# The EP full-text library - Lesson 2
This notebook expands on lesson 1 to dive into more advanced concepts of EPAB, the implementation in TIP of the EP full-text library. We will introduce querying by full text fields, divisionals and parents, and search report fields. As we did in the first notebook, we first create an instance of the EPAB library.

In [2]:
# Importing the EPAB client
from epo.tipdata.epab import EPABClient

# creating an instance of the EPAB client
epab = EPABClient()


## Querying by full text fields
Much like the [EP full-text search](https://www.epo.org/en/searching-for-patents/technical/ep-full-text), one of the most powerful features of the EPAB library is that it gives you access to the description, claims, title and abstract of the publications within the EPAB database. 

### Querying by the title
You can search for applications containing one or more terms in the title. When performing a first search for patent publications of a given technological concept, it is generally a good approach to search in the title, since when a publication contains the search term in the title it is likely that it is a good match for your search query. If you followed lesson 1, you probably can guess nomenclature of the search method: `query_title`.

In [3]:
# querying by the title of the publication with the word 'covid'
q = epab.query_title('covid')
q.get_results("title", limit=5, output_type='list')

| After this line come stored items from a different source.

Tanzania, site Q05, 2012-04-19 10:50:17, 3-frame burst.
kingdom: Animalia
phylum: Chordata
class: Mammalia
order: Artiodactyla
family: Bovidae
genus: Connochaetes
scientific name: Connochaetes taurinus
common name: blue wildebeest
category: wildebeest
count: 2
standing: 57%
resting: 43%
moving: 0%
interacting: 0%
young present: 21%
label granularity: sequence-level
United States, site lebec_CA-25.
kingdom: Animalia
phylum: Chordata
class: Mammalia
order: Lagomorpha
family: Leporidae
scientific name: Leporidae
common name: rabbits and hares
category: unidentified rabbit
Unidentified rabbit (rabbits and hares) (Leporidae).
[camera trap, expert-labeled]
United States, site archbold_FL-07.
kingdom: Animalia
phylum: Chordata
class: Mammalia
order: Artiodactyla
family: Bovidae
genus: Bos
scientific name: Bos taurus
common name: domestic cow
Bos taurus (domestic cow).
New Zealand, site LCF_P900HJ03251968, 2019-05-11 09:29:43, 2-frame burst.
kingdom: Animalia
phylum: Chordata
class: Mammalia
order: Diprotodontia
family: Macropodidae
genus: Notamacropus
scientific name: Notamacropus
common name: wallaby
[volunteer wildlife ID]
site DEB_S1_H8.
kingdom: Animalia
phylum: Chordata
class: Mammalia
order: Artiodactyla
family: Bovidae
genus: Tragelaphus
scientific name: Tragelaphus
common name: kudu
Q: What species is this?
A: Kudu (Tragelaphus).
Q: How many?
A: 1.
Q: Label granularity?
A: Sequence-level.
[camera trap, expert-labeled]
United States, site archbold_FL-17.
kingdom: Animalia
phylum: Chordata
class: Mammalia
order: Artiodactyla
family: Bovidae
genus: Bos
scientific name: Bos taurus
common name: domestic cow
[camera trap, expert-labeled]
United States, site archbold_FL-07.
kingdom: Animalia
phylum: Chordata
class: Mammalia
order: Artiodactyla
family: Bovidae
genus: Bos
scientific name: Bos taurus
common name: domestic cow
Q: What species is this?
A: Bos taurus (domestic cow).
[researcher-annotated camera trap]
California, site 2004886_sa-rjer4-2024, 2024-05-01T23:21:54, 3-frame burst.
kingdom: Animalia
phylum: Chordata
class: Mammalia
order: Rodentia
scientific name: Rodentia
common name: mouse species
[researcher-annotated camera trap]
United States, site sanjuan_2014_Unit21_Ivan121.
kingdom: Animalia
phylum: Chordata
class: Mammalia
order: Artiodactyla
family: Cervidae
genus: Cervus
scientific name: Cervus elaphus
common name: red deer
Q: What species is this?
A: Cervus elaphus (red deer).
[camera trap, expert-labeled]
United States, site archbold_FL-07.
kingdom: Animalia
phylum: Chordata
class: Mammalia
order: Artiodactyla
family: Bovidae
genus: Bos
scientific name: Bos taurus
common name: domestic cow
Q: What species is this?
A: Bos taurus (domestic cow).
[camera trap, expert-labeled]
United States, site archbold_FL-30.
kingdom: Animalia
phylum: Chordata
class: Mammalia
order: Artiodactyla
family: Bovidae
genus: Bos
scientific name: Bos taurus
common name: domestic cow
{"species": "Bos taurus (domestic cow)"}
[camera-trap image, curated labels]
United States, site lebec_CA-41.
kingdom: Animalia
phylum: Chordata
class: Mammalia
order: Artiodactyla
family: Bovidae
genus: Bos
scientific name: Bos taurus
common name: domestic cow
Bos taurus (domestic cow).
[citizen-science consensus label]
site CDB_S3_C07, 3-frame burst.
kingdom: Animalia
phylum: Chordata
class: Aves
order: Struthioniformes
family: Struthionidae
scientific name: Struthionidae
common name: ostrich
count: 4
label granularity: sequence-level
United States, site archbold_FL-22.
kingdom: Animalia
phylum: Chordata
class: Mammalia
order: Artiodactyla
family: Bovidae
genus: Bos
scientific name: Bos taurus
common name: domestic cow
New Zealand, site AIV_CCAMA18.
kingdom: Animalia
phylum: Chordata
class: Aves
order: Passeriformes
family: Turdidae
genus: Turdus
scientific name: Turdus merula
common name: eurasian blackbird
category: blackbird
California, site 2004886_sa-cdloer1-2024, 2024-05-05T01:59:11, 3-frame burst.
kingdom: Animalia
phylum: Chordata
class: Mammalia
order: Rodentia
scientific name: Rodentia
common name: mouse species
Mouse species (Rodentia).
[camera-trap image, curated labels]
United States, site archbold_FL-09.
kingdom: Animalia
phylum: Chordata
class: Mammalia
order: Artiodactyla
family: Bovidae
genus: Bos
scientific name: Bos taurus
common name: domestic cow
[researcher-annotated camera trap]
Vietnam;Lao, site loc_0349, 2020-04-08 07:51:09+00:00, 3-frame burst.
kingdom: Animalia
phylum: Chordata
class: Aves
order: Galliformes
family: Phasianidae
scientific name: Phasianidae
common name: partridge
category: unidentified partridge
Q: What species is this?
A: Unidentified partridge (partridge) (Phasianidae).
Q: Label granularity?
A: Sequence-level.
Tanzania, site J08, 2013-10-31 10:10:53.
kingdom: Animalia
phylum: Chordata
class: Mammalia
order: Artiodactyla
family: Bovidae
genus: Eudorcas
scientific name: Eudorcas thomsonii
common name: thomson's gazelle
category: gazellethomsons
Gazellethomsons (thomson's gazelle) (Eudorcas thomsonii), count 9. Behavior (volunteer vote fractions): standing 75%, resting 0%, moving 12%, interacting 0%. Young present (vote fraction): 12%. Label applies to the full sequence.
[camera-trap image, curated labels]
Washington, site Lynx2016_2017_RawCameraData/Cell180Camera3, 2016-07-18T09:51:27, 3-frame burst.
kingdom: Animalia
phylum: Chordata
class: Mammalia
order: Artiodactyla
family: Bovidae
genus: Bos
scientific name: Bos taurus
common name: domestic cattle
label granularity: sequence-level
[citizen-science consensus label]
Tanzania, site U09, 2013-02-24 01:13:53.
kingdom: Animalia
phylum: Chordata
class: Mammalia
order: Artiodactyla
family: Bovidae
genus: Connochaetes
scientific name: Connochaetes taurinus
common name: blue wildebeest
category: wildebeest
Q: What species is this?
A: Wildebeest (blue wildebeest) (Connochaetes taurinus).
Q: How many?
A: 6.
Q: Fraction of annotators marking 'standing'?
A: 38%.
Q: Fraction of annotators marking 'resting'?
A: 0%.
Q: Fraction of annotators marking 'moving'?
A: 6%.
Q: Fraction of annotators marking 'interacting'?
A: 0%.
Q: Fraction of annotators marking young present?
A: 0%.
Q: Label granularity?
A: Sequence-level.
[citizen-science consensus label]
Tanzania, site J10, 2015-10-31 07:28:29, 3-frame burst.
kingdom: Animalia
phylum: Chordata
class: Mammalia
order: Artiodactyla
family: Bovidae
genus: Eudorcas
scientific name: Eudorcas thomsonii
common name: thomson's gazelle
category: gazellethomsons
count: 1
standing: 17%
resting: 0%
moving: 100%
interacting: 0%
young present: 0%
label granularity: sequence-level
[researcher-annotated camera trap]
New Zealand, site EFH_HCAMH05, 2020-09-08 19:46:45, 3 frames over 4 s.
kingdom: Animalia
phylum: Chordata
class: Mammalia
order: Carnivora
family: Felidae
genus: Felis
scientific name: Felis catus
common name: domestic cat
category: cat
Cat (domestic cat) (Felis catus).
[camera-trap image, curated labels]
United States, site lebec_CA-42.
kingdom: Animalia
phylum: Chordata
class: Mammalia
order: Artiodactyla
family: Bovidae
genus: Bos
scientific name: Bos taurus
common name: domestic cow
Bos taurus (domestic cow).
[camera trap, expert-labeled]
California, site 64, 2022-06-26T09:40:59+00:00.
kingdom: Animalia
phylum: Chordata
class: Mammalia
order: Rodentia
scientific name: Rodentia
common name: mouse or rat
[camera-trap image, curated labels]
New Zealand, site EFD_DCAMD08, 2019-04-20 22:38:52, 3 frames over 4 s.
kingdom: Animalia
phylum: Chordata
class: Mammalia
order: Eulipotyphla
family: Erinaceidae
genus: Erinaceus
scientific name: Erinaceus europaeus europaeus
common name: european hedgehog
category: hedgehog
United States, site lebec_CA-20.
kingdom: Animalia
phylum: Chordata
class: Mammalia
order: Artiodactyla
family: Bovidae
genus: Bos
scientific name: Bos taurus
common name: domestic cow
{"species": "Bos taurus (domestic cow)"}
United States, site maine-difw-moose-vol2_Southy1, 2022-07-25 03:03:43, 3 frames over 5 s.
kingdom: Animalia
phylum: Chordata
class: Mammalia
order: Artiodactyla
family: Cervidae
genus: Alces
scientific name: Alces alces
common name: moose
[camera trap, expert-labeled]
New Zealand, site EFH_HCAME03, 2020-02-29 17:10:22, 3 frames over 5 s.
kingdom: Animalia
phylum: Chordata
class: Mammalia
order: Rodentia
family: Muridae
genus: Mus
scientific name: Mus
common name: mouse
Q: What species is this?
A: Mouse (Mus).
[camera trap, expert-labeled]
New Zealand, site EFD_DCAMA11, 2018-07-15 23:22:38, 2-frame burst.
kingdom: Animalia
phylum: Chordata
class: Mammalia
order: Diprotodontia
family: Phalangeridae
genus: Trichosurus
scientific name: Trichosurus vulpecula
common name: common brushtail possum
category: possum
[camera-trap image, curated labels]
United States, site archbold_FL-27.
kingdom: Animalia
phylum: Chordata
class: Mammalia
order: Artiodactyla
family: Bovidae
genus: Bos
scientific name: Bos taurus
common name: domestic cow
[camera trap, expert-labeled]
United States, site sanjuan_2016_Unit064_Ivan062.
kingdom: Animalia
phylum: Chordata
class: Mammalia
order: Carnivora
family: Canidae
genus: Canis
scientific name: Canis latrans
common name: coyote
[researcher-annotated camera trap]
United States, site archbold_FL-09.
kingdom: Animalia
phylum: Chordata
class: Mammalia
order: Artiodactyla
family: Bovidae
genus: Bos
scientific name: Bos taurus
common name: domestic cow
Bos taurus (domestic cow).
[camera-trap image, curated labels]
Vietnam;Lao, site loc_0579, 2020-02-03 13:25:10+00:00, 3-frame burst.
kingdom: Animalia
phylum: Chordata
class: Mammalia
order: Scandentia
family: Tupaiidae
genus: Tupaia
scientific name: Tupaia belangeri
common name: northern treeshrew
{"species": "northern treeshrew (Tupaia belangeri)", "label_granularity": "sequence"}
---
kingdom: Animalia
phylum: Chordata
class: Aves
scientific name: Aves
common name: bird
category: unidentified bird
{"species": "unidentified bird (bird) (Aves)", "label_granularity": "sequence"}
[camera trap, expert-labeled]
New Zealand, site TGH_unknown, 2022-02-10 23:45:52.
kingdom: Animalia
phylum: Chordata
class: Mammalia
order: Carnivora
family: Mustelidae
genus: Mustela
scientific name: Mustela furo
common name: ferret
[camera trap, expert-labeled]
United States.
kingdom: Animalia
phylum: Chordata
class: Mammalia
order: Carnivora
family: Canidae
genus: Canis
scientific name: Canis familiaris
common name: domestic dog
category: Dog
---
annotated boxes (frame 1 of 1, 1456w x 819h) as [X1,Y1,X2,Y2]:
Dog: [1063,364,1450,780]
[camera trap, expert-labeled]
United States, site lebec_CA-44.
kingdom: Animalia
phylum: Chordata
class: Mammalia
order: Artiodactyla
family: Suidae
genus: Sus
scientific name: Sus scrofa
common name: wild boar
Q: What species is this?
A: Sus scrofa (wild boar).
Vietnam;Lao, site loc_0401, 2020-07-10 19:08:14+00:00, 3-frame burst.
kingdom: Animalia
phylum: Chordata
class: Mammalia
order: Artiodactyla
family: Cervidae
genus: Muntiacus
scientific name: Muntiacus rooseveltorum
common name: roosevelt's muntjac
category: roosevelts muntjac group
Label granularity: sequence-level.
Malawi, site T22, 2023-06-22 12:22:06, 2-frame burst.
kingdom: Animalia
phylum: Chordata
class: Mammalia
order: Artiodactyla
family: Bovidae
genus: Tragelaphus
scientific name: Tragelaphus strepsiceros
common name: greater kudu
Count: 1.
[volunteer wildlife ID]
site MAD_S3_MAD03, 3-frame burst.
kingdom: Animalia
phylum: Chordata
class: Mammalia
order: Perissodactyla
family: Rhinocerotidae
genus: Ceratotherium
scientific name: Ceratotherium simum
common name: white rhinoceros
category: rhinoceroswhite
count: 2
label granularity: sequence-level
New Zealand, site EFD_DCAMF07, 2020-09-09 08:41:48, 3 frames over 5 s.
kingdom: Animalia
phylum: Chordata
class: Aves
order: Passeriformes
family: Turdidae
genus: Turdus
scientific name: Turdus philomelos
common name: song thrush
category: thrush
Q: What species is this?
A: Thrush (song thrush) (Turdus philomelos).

[{'title': {'de': 'CANNABIDIOL ZUR ERHÖHUNG DER IMPFSTOFFVERMITTELTEN IMMUNITÄT UND PROPHYLAXE VON COVID-19',
   'en': 'CANNABIDIOL FOR AUGMENTING VACCINE MEDIATED IMMUNITY AND PROPHYLAXIS OF COVID-19',
   'fr': "CANNABIDIOL DESTINÉ À AUGMENTER L'IMMUNITÉ MÉDIÉE PAR UN VACCIN ET LA PROPHYLAXIE DE LA COVID-19"}},
 {'title': {'de': 'NEUE ANWENDUNG EINER IMMUNOGENEN ODER IMPFSTOFFZUSAMMENSETZUNG GEGEN COVID-19',
   'en': 'NEW APPLICATION OF AN IMMUNOGENIC OR VACCINE COMPOSITION AGAINST COVID-19',
   'fr': "NOUVELLE APPLICATION D'UNE COMPOSITION IMMUNOGENE OU VACCINALE CONTRE LA COVID-19"}},
 {'title': {'de': 'IMMUNOGENE ZUSAMMENSETZUNGEN UND IMPFSTOFFE MIT MASERNVEKTORISIERTEM COVID-19',
   'en': 'MEASLES-VECTORED COVID-19 IMMUNOGENIC COMPOSITIONS AND VACCINES',
   'fr': "COMPOSITIONS ET VACCINS IMMUNOGÉNIQUES CONTRE LA COVID-19 À BASE D'UN VECTEUR DE VIRUS DE LA ROUGEOLE"}},
 {'title': {'de': 'MODULABTASTVORRICHTUNG ZUR ÜBERPRÜFUNG DES COVID-19-STATUS',
   'en': 'MODULE SCANNER DEVICE FO

#### Understanding fulltext languages
You can see in the result that the title field contains a dictionary with three titles. It is very important, when working with fulltext, to take into consideration that the EPO publishes the fulltext fields in the three official languages: German, English, and French.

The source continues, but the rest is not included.